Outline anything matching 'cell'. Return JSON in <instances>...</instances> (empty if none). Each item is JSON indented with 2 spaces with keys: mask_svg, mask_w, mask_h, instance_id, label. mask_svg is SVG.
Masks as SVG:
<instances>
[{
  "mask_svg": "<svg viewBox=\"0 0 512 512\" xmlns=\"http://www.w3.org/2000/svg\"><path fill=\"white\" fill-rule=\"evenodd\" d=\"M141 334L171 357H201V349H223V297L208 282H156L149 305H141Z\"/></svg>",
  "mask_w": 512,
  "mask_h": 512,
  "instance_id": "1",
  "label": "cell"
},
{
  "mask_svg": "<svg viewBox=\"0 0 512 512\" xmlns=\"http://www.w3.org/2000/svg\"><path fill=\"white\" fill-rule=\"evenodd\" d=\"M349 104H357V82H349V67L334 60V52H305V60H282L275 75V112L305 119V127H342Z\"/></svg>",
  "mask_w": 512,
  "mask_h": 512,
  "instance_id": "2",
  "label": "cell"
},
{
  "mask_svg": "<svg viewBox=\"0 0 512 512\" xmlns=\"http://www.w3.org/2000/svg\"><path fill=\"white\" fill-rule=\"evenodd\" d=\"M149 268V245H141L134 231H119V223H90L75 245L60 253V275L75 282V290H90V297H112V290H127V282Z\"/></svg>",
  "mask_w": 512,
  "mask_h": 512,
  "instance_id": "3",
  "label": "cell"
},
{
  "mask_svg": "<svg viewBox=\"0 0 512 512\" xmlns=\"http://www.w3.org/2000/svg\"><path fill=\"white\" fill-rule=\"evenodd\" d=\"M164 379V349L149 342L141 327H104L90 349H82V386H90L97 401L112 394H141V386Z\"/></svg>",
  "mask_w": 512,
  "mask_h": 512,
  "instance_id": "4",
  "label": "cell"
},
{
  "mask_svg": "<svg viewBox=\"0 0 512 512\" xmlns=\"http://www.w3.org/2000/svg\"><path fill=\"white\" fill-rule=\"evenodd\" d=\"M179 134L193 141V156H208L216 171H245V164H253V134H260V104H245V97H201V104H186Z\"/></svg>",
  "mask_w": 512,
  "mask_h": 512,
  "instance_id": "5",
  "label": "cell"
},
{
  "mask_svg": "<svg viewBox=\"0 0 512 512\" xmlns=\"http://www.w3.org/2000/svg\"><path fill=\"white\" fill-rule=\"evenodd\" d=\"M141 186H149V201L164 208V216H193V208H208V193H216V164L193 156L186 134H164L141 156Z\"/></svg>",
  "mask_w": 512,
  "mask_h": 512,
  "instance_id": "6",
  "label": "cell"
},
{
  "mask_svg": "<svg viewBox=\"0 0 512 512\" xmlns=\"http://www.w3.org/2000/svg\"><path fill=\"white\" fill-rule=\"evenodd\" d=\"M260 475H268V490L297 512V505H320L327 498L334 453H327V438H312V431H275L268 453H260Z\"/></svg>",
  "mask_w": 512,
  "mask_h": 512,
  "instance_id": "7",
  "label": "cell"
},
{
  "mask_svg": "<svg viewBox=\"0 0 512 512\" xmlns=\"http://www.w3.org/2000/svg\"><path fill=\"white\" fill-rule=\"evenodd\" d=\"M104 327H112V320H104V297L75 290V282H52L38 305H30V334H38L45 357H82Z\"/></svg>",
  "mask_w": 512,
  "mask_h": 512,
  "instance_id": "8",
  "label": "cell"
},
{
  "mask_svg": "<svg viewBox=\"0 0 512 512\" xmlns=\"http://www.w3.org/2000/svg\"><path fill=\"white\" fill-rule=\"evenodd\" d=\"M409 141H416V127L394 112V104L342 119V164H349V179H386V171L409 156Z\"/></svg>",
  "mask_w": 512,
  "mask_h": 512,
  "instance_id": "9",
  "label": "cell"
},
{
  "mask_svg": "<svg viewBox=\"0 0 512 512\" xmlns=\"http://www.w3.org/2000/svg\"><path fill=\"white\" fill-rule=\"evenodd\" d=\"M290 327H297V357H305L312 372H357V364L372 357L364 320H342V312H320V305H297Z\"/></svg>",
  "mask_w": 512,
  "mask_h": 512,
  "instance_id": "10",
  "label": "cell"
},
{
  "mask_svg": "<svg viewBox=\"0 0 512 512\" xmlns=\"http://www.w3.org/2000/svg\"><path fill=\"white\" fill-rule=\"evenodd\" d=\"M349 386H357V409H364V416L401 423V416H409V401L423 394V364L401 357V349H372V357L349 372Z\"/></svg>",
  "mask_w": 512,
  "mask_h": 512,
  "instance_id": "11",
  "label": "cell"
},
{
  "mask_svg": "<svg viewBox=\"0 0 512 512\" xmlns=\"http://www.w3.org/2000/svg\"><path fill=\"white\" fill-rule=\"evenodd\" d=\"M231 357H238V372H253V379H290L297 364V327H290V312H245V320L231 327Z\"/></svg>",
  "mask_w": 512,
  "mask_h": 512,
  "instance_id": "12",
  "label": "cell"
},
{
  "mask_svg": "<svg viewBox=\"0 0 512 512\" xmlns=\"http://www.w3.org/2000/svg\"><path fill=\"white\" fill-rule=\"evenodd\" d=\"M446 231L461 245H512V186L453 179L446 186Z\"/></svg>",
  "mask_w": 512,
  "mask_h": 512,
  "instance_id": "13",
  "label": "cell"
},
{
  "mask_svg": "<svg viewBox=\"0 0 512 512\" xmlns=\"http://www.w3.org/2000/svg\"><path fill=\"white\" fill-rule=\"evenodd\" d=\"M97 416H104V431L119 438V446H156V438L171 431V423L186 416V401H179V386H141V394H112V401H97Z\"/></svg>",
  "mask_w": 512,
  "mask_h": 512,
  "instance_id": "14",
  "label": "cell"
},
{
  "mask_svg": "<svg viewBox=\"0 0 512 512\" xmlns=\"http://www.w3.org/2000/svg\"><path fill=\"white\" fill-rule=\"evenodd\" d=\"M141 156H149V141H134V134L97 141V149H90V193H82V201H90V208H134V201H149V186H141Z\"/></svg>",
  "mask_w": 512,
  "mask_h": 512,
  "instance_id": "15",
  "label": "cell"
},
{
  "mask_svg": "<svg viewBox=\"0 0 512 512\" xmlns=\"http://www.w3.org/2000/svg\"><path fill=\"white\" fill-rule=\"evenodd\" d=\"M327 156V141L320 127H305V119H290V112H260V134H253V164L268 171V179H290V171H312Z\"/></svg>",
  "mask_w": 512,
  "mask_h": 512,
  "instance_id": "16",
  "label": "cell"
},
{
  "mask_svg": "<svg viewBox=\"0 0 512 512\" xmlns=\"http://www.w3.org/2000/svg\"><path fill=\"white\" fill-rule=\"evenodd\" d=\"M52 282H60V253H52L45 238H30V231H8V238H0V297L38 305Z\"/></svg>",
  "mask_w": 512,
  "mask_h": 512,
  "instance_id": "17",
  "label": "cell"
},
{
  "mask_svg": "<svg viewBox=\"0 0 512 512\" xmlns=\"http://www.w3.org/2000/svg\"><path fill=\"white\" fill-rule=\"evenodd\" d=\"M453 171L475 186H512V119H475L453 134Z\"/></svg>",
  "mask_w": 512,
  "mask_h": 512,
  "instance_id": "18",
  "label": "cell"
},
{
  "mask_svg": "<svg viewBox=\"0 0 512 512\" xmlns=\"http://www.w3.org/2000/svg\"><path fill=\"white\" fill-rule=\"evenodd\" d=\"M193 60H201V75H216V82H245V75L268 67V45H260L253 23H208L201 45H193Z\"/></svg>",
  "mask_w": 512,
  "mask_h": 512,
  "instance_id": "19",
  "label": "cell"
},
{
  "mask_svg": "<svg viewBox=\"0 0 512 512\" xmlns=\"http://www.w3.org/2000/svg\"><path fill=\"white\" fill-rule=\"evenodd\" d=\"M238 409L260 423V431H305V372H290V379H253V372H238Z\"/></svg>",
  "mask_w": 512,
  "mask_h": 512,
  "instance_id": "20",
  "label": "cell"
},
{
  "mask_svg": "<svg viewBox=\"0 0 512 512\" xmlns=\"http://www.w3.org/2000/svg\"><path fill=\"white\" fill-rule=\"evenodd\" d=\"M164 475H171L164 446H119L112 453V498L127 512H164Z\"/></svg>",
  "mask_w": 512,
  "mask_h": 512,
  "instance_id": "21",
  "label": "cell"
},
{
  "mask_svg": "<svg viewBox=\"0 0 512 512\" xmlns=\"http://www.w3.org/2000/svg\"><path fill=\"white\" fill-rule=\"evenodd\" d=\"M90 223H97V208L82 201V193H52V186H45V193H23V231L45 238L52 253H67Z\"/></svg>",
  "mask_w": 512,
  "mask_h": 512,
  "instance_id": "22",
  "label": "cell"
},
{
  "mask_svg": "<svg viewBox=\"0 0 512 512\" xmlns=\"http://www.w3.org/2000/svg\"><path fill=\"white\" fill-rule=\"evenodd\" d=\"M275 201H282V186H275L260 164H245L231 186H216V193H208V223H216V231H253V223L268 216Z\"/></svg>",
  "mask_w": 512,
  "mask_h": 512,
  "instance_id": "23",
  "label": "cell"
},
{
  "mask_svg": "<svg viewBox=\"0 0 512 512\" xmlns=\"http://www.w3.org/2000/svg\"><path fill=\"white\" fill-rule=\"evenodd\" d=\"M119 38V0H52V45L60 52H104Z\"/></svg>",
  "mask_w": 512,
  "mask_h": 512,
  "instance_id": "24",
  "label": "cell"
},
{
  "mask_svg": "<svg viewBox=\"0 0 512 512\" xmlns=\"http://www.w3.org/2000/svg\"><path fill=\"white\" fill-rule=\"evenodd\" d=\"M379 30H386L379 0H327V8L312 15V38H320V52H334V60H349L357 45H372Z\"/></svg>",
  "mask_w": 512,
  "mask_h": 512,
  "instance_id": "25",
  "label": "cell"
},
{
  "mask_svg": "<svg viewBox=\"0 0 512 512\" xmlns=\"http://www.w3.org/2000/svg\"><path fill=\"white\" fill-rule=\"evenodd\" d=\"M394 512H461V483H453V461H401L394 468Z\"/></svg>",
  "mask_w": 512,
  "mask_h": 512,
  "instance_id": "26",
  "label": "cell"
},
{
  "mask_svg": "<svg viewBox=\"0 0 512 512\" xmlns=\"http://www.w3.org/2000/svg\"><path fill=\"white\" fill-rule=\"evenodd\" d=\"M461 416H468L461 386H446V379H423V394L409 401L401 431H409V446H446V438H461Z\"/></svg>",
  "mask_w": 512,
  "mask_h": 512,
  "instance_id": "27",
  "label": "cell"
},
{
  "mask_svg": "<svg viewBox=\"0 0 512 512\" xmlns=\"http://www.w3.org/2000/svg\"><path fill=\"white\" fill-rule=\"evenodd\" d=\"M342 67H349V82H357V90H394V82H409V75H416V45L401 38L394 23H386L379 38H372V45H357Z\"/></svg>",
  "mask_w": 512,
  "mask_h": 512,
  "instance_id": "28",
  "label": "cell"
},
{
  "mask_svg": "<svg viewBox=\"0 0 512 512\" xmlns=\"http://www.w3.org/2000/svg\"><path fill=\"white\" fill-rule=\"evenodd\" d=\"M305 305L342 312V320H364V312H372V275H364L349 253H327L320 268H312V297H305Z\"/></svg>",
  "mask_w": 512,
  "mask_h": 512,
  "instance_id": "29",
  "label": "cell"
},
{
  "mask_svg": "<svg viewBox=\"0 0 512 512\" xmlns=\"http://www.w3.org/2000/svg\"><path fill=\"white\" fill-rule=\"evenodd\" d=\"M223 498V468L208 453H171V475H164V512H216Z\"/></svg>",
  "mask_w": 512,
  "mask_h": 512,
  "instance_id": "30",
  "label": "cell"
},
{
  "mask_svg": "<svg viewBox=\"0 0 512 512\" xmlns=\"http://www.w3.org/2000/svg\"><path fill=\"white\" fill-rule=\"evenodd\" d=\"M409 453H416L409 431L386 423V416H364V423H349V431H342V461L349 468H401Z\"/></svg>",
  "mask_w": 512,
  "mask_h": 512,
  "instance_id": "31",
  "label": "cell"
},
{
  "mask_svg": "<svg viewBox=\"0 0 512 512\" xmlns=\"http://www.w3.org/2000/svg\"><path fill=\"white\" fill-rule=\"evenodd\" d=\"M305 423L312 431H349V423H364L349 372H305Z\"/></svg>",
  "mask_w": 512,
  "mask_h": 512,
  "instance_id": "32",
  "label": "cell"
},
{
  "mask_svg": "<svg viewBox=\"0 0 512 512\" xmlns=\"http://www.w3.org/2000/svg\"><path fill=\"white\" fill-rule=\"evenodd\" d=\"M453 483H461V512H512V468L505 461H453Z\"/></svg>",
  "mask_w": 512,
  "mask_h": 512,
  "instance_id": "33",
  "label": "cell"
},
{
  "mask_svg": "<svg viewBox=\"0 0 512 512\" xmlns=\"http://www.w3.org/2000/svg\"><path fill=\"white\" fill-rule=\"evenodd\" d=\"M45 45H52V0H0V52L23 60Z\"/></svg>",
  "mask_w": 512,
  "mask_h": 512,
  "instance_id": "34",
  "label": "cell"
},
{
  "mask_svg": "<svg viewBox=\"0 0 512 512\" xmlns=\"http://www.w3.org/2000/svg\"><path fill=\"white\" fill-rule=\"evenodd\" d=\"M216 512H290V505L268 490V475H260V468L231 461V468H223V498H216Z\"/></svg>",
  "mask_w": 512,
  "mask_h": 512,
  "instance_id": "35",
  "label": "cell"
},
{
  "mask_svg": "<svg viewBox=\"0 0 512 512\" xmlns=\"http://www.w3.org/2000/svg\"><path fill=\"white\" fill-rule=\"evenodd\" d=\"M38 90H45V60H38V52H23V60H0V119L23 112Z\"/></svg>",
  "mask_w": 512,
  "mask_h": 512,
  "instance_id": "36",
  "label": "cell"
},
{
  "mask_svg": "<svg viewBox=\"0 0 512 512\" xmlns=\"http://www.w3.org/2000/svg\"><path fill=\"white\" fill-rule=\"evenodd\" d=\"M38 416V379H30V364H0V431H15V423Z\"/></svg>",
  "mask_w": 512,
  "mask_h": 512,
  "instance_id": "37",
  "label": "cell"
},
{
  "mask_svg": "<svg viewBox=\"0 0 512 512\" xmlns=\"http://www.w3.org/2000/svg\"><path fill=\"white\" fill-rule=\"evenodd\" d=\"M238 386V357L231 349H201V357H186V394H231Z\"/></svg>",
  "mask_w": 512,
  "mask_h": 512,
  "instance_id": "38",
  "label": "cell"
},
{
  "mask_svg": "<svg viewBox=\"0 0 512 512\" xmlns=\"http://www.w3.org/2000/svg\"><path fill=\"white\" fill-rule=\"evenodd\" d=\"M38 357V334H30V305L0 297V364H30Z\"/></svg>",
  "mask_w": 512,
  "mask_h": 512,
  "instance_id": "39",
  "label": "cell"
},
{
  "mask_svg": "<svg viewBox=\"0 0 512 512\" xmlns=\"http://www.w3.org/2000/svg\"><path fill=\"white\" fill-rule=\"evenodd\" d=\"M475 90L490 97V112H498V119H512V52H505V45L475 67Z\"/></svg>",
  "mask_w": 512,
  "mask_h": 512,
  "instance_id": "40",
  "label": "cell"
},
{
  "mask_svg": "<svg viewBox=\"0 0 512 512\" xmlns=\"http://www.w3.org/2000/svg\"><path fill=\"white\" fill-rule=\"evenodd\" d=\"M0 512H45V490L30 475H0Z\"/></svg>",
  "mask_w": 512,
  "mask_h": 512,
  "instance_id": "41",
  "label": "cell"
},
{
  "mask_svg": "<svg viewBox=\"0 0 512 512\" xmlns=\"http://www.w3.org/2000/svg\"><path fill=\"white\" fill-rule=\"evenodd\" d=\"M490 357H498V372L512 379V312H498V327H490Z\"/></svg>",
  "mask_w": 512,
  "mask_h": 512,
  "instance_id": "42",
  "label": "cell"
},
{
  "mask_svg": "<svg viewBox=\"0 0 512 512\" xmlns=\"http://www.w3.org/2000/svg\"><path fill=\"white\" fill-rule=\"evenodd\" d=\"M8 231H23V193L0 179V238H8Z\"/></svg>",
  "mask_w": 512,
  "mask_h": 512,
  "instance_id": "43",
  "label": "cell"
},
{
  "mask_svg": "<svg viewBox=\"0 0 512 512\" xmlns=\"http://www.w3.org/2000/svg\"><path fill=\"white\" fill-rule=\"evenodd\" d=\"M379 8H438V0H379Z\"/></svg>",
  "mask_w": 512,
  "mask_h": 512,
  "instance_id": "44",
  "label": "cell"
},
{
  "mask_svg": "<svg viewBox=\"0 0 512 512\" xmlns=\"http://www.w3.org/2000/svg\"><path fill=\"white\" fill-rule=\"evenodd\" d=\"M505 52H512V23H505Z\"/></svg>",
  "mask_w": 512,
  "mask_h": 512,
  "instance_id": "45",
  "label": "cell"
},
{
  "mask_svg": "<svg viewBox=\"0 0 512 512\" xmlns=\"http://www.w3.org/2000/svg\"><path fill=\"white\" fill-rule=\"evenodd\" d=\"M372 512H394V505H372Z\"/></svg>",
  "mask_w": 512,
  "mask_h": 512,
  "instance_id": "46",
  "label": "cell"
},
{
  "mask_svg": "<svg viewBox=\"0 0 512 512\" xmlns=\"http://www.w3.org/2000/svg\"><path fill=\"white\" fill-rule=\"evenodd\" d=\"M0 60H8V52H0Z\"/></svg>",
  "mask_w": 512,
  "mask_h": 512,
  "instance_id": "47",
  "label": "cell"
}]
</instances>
********
DIRECTIVE: Extract every line of the rows above that contains the string "instances".

WRITTEN ANSWER:
Outline anything matching 'cell'. Return JSON in <instances>...</instances> (empty if none). Each item is JSON indented with 2 spaces with keys: mask_svg, mask_w, mask_h, instance_id, label. mask_svg is SVG.
<instances>
</instances>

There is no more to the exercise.